Merkel did not specifically express support for a new U.N. sanctions resolution against Iran but said: “We and our partners would like to continue with the U.N. process.”

Sarkozy has continued to support the U.S.-led push for sanctions. “The threat exists,” he said.

Rice, meanwhile, began talks in Brussels on Thursday with European and Russian officials to urge greater international pressure on Iran to halt uranium enrichment and answer questions about its nuclear programs.

The talks are Rice’s first face-to-face sessions with world powers now considering new U.N. sanctions on Iran over its nuclear program since the National Intelligence Estimate was released Monday.

“I don’t see that the NIE changes the course that we’re on,” Rice told reporters aboard her plane as she flew to Belgium for a conference of NATO foreign ministers and talks between the alliance and former Cold War foe Russia, which, along with China, has been particularly resistant to new sanctions.
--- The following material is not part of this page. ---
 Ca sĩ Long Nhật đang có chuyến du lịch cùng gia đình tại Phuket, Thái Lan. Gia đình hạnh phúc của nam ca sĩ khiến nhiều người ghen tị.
“In fact, I would think given the assessment that Iran is indeed susceptible to coordinated international pressure that (this) is the right approach,” she said, referring to the NIE finding that Iran halted its nuclear weapons program in 2003 due to intense diplomatic activity.

“The point that I’m emphasizing to people is that it was international pressure that got the Iranians to halt their program,” she said. “This suggests that you ought to keep up that international pressure.”
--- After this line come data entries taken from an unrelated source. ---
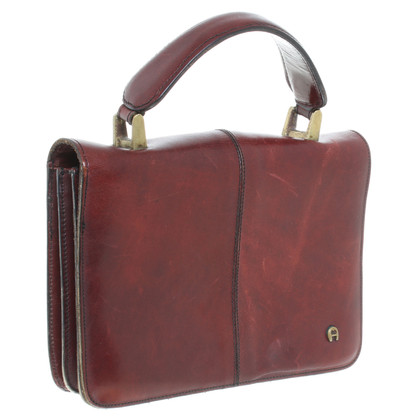 Aigner Tasche in Bordeauxrot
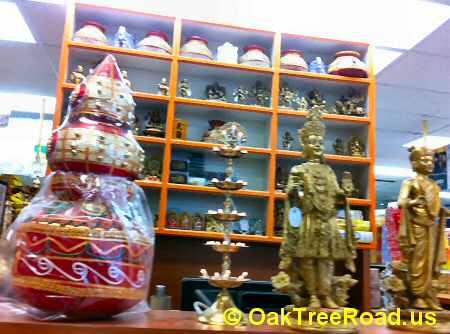 Hindu God Idols image © OakTreeRoad.us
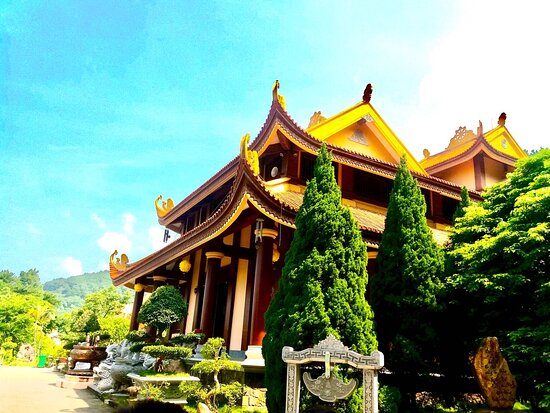 Outide of Tay Thien zen monsastery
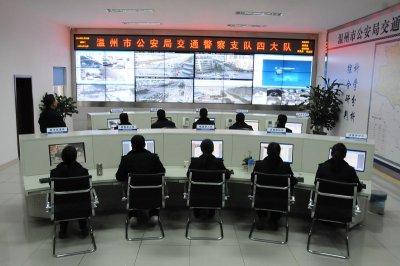 浙江3X8液晶拼接监控显示墙_温州交警大队液晶拼接屏项目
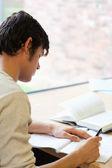 Portrait d'un jeune étudiant écrit un essai — Photo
Rice was to meet separately with the foreign ministers of Italy, Belgium and Britain, as well as European Union foreign policy chief Javier Solana and NATO Secretary-General Jaap de Hoop Scheffer.
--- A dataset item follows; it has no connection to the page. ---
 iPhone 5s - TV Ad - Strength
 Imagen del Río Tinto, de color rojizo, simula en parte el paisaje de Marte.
Iran will be a major topic in all of those discussions as well as in Rice’s Friday talks with Russian Foreign Minister Sergey Lavrov, perhaps the figure most suspicious of the U.S. policy on Iran, and German Foreign Minister Frank-Walter Steinmeier, whose government appears conflicted on the matter.

Rice also will see Israeli Foreign Minister Tzipi Livni on Friday. Israeli officials say their intelligence forces believe Iran is still working aggressively to build nuclear arms, despite the new U.S. conclusion about Iran. The Islamic regime in Tehran is strongly opposed to Israel’s existence and frequently boasts of its ability to strike the Jewish state with long-range missiles.

Bush administration officials have conceded that their abrupt abandonment of that point will likely hurt their efforts to impose more sanctions on Iran to increase pressure for it to cease uranium enrichment and reprocessing, which could produce the ingredients for a bomb.

“Perhaps, but it wasn’t easy to begin with,” U.S. Vice President Dick Cheney said Wednesday in an interview with Politico.com, an online political magazine.

Discussions on that point, between the U.S. and the other permanent members of the U.N. Security Council – Britain, France, Russia and China – plus Germany in the so-called “P5 plus one” grouping are now on hold pending consideration of the new intelligence.

Whatever assessments are made, Rice said she would impress on her counterparts the need for Iran to disclose the nature of its alleged secret nuclear weapons program prior to 2003, returning to a theme addressed by U.S. President George W. Bush.

“We should also start to look at ways for Iran to account for what was happening before 2003,” she said, without elaboration on what type of mechanism she had in mind, if any.

Bush on Wednesday demanded that Tehran detail its previous program to develop nuclear weapons – “which the Iranian regime has yet to acknowledge.”

“The Iranians have a strategic choice to make,” he said in the U.S. state of Nebraska.

Iranian President Mahmoud Ahmadinejad proclaimed the new assessment “a declaration of victory for the Iranian nation against the world powers over the nuclear issue.”

Rice scoffed at those remarks but has been contacting allies to defend the Bush administration’s surprise shift on Iran and to explain it to those in the international community who have been calling for diplomacy.

“It opens a window of opportunity for Iran now, because Iran obviously has been somewhat vindicated in saying that they have not been working on a weapons program, at least for the past few years,” U.N. International Atomic Energy Agency chief Mohamed ElBaradei said.